無いというと語弊がある。当時は正しいと思った事は何度もある。だが今思えば、一度も正しい事は無かった。
そもそも生きる事が正しい事なのか、私にはわからない。ではなぜ生きるのかと問われれば、死ぬ理由が無いからだ。
今の私は、自分は正しいと思わないままに、この文章を書いている。

正しい。かっこよく言うなら正義だ。
正しさには種類がある。
1人称の正しさ。2人称の正しさ。小集団の正しさ。集団の正しさ。国家の正しさ。この世の正しさ。

・1人称の正しさ(私やあなた、あの人)。
安心してほしい。
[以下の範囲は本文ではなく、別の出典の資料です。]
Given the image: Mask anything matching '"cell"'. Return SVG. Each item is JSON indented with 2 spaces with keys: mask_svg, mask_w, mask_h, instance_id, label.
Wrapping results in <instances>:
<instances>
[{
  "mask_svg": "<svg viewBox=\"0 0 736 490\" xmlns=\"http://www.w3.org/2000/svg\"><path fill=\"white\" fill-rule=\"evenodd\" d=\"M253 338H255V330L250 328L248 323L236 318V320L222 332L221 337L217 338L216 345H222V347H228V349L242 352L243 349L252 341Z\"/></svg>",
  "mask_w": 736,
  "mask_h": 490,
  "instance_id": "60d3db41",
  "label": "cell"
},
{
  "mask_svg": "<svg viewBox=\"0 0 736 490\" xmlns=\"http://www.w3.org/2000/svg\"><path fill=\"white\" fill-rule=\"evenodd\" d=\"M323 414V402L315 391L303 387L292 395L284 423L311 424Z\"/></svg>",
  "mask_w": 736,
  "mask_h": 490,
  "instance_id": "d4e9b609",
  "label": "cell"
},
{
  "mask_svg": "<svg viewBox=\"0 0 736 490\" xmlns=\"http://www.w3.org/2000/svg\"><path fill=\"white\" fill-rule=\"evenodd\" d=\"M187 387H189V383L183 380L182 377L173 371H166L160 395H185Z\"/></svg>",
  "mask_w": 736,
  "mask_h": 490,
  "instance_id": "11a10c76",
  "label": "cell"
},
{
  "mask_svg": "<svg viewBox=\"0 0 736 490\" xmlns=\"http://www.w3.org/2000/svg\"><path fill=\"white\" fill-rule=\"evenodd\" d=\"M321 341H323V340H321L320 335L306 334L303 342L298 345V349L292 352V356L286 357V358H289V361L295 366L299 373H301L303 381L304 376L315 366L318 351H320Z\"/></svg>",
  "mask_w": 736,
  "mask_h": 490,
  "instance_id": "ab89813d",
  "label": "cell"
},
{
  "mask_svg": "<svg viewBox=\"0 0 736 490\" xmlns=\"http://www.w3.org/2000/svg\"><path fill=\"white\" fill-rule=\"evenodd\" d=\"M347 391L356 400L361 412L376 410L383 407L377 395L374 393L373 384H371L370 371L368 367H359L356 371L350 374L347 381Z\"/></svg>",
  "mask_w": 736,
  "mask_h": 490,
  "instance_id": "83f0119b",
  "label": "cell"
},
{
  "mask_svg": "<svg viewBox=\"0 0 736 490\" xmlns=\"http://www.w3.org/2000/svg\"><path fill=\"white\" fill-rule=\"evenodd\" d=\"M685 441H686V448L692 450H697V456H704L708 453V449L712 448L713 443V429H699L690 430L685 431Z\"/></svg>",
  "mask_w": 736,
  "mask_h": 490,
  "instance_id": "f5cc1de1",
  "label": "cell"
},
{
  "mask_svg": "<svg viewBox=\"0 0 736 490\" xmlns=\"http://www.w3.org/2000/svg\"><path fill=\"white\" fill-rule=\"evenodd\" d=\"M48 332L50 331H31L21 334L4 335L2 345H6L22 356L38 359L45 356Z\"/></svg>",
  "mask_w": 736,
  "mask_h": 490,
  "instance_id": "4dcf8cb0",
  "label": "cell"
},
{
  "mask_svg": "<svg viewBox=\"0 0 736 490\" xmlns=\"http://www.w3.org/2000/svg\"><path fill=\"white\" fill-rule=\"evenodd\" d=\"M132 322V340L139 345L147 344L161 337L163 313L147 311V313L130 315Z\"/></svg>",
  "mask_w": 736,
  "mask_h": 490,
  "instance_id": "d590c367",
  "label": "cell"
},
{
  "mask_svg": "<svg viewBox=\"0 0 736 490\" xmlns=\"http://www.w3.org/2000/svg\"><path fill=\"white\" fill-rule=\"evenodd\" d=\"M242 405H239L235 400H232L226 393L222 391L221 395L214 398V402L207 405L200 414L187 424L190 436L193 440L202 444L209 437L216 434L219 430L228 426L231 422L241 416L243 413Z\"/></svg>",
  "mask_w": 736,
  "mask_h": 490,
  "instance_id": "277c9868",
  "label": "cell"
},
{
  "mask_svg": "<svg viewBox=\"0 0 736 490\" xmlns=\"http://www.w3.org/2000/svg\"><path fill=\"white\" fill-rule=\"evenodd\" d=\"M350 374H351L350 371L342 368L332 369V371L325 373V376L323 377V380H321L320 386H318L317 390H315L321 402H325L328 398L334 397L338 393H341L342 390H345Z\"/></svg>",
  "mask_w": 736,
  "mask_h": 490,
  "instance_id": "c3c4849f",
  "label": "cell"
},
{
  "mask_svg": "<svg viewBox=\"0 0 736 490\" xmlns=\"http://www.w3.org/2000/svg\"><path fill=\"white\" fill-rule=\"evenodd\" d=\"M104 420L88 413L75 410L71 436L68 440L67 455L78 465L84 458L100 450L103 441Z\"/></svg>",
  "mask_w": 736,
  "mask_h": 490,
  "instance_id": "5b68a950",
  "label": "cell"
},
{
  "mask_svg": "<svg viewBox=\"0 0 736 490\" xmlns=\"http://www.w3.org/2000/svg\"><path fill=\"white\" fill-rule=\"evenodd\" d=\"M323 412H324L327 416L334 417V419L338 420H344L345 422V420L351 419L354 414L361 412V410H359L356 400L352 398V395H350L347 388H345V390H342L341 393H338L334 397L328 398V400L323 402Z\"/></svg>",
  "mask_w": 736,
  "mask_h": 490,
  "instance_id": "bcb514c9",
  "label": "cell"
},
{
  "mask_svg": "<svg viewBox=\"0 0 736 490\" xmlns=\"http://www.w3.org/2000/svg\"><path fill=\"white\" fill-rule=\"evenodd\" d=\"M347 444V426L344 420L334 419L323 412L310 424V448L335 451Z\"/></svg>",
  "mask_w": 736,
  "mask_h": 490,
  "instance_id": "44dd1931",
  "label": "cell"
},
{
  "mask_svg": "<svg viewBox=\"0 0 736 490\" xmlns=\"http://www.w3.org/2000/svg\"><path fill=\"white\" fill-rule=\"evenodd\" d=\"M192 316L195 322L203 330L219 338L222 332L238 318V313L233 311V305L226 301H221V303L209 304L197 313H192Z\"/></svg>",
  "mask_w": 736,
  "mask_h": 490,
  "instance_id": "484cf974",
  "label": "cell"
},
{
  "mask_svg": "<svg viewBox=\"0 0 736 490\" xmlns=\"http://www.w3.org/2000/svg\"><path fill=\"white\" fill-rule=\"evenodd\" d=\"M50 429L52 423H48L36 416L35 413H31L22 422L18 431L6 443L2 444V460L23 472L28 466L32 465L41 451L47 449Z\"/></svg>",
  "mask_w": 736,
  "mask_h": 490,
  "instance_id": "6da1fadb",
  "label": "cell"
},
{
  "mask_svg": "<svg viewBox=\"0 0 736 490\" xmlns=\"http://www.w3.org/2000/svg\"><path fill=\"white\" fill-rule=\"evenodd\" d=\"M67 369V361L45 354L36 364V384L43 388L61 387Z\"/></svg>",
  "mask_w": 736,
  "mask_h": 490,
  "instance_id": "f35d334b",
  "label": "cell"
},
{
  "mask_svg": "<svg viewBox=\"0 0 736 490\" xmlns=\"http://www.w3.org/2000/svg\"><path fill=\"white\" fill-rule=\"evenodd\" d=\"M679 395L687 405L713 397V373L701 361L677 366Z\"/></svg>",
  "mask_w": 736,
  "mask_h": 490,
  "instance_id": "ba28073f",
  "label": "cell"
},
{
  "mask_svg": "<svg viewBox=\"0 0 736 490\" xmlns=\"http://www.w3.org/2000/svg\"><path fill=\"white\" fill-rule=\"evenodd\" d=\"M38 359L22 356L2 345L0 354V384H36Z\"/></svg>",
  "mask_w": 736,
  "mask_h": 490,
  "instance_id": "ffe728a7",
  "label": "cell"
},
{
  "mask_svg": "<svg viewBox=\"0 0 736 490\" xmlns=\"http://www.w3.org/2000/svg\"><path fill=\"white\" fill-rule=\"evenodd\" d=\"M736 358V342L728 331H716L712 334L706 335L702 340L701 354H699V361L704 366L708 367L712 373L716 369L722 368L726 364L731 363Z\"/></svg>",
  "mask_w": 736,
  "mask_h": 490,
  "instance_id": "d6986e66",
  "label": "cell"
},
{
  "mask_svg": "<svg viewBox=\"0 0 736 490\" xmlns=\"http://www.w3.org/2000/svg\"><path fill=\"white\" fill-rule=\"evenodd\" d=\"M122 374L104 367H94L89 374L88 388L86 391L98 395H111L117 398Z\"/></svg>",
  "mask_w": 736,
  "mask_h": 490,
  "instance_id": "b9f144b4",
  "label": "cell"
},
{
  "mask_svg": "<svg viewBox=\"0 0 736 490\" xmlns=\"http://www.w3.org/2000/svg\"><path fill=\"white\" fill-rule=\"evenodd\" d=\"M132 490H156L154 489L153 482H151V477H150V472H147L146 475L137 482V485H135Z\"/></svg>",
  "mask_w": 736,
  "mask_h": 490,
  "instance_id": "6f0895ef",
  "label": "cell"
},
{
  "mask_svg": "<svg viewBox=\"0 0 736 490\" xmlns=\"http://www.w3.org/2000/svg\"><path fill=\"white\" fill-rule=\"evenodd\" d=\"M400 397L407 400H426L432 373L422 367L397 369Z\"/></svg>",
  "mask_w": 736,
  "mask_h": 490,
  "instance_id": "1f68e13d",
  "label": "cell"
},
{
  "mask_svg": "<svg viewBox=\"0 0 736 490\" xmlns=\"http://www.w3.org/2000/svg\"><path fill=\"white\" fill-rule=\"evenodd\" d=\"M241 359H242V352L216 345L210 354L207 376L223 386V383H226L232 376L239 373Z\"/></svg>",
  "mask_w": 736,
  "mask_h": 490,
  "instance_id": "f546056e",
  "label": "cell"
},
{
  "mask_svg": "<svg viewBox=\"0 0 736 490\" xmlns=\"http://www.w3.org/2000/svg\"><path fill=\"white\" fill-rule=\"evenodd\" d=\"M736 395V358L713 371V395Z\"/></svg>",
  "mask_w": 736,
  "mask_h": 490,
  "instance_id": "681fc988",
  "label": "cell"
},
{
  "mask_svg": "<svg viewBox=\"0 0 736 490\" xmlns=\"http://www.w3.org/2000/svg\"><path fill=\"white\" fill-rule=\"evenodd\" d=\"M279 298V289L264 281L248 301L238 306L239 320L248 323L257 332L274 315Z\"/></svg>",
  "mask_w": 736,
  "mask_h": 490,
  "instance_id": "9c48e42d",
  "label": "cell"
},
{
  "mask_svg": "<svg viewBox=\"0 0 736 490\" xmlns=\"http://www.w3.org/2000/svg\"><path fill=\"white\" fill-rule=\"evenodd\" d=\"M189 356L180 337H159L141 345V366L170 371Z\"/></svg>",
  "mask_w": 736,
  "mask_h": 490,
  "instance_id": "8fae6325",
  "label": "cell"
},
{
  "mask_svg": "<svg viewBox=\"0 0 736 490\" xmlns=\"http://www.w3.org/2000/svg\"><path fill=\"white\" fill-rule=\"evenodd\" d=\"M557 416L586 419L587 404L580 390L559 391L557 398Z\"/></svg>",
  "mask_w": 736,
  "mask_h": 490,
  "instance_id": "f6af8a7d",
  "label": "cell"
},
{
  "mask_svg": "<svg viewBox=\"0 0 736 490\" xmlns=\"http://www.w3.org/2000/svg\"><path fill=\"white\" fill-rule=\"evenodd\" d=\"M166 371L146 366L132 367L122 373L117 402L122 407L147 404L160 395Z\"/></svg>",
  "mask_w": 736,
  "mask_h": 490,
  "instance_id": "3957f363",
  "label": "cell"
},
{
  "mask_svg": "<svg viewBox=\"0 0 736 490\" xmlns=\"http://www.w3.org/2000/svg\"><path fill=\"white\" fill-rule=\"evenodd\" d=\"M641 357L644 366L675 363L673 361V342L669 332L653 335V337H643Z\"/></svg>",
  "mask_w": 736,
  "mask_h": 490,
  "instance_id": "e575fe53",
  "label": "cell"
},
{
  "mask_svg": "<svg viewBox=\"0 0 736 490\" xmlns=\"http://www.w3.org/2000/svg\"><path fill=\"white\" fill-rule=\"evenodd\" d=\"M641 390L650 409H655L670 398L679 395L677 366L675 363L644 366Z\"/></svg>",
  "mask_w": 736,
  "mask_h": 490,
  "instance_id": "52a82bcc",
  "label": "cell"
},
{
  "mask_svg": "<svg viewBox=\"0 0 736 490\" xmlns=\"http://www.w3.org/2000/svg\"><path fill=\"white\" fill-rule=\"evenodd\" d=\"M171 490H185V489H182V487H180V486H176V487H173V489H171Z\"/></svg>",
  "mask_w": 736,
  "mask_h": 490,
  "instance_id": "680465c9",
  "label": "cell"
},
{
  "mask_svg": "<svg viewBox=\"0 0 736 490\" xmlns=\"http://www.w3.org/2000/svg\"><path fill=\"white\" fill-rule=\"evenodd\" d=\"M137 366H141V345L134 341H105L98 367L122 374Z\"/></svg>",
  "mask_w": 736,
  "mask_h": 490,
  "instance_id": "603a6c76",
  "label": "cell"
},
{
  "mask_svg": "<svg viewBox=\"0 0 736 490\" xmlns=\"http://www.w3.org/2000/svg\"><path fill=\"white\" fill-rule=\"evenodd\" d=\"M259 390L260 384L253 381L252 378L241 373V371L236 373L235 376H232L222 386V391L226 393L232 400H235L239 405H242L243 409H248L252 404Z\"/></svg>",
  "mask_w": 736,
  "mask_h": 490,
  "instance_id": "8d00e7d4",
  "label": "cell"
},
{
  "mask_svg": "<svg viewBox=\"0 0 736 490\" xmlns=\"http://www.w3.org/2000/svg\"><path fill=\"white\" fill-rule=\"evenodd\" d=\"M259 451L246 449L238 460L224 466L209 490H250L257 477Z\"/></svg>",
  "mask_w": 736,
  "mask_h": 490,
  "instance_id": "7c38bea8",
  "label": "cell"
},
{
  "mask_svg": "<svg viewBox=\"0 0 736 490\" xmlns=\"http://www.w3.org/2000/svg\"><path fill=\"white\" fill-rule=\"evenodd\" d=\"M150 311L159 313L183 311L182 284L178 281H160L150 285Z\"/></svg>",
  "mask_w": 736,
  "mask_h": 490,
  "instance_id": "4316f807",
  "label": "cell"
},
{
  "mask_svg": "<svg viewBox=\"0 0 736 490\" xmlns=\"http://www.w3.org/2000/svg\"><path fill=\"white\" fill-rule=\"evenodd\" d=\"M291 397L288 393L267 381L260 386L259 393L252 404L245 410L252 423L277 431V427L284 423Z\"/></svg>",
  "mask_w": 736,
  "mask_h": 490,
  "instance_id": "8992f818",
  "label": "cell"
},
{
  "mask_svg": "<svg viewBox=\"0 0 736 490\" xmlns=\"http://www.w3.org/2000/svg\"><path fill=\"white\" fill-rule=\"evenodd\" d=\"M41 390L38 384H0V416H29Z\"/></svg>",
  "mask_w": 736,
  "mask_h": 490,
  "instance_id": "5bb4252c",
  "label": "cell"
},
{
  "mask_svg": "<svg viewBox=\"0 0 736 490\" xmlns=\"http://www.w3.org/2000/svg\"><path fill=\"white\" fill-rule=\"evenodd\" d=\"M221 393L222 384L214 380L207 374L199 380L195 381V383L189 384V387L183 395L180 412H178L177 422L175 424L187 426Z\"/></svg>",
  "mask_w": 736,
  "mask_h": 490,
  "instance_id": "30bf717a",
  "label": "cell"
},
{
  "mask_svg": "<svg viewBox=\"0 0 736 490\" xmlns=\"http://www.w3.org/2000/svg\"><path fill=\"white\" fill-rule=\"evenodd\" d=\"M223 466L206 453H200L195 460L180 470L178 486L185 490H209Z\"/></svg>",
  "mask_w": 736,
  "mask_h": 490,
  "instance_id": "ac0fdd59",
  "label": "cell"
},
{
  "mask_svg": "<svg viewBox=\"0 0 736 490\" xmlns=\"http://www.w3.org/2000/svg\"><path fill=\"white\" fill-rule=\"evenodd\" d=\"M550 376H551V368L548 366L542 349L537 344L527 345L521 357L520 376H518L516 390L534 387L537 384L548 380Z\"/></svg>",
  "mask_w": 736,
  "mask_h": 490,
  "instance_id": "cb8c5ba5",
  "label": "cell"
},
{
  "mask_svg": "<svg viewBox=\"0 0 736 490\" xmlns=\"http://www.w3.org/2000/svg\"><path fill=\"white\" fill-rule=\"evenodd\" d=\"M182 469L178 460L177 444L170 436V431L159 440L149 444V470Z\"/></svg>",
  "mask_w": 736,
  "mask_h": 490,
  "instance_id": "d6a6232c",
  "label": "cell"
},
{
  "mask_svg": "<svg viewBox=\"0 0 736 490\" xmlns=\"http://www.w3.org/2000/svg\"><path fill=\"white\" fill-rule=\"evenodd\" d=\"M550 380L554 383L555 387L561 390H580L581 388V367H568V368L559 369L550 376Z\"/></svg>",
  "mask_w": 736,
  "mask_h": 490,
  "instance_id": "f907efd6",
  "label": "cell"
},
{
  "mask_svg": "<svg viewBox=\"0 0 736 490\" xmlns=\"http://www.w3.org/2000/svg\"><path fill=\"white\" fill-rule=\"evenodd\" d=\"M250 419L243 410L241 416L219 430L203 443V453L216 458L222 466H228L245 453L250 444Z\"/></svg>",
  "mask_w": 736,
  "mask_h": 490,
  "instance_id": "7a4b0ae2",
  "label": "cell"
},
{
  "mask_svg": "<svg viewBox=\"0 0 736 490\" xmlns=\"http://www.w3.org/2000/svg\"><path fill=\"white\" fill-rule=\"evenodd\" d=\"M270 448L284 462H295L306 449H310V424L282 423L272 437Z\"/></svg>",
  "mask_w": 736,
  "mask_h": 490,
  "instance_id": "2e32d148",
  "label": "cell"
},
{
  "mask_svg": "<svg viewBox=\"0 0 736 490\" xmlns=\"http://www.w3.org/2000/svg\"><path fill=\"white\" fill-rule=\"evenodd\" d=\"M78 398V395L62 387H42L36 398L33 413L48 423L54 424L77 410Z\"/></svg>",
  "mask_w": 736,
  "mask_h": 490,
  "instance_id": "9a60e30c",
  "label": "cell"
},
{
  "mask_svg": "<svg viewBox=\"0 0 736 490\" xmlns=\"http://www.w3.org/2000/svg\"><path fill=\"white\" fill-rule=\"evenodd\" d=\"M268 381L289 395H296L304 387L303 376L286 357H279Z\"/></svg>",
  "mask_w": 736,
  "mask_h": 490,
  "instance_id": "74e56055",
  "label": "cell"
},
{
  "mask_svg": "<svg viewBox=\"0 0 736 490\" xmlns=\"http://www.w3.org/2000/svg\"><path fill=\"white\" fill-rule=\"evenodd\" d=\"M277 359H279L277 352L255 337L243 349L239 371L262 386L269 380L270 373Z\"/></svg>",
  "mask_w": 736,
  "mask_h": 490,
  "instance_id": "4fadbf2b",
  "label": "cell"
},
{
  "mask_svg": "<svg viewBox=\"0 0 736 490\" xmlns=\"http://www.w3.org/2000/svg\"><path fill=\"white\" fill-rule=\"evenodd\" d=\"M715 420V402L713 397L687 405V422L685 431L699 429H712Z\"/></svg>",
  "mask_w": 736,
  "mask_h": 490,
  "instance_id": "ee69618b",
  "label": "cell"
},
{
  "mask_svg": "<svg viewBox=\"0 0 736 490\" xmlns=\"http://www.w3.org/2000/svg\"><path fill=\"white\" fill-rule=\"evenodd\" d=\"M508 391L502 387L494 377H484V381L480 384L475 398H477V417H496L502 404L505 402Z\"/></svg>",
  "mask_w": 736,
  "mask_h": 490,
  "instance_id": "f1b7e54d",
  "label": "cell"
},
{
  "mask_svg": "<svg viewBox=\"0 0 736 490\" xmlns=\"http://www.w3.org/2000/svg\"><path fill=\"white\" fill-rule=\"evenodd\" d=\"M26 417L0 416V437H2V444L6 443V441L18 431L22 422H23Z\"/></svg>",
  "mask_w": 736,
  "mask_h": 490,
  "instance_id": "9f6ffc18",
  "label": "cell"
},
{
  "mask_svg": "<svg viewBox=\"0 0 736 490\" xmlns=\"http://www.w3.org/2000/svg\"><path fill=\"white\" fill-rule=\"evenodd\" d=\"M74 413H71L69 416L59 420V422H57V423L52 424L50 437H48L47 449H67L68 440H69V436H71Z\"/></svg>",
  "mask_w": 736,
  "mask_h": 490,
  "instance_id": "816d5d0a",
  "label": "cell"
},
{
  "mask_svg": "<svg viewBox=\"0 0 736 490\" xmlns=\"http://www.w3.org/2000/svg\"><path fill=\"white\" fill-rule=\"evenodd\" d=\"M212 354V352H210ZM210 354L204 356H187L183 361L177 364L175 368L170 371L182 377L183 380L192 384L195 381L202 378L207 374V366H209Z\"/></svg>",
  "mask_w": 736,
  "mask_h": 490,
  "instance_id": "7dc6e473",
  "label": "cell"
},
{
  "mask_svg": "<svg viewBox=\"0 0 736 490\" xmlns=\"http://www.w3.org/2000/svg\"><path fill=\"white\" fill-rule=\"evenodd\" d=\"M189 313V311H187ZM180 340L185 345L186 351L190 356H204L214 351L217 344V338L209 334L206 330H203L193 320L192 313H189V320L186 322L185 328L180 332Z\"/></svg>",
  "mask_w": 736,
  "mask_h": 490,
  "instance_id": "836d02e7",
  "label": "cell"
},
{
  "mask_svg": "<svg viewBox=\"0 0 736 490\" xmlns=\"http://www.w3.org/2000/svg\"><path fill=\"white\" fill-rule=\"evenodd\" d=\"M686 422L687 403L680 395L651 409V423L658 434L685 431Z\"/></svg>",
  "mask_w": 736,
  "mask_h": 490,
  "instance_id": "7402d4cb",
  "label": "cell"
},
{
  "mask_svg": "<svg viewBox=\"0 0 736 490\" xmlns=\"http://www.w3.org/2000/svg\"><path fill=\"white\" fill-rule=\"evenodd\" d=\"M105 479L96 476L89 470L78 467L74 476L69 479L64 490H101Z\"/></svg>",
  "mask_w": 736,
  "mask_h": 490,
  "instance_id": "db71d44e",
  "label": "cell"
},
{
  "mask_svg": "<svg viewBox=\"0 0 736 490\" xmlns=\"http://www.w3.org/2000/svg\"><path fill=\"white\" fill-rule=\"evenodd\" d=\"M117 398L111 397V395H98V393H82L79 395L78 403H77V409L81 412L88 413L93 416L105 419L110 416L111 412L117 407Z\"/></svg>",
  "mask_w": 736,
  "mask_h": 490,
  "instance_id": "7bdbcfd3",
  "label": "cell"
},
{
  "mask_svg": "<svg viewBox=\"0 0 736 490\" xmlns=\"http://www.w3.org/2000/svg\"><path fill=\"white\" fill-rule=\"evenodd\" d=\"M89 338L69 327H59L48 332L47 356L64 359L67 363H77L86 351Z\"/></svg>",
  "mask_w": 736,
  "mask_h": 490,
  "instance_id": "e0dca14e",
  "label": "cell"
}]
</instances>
これは自由であり、間違いはない。
例え私が、人を殺したいと思っても......。
あなたが誰かを、犯したいと思っても......。
あの人が、テロを起こそうと思っても......。
それは正しく、この上ない正義である。

・2人称の正しさ(あなたと私)
これはどうだろうか。気の知れた友人なら政治的思想も語れるだろう。いや、類は友を呼んだ結果だろうか?
投資家の友人と、今の経済と今後の金の行く先は話せても、付き合いだけの人とは、金の話は盛り上がらない。
人を殺したいと言った時、その人は何を思うか?それはその人次第だ。
人によって正しさは変わる、選ばれた正義だ。

・小集団の正しさ(家庭、職場、友人達)。
バランスが重要である。踏み込み過ぎれば時に崩れて、時に親密となる。
行き過ぎれば盲目的で閉鎖的。
時には一人の王の独裁、時には和気あいあいと、風を立てない正しさ。
時には助けあう、尊重する正しさ。
バランスを取る事が正しい、手をつないだ正義だ。

・集団の正しさ(地域、会社、ネット)
多数決で決められる。時代に左右される。
注目されるのは、大抵は秀才か変人か。
ある程度は多様性で認められるが、めんどくさい事も多い。
一度レッテルを貼られれば、なかなか変える事は難しい。
小さな歯車で替えが効く、一度壊れると直すのは難しい。
多い事が正しいとは限らないが、小さな正義は潰される。

・国家の正しさ。
日本国万歳、天皇陛下万歳、万々歳。

・この世の正しさ。
人間が生きている事が正しいのかどうかもわからない。

あなたの正しさはなんだ?
それを言う必要は無い。
でも打ち明けても良い。
それは人や場所、時代であらゆる結果をもたらすだろう。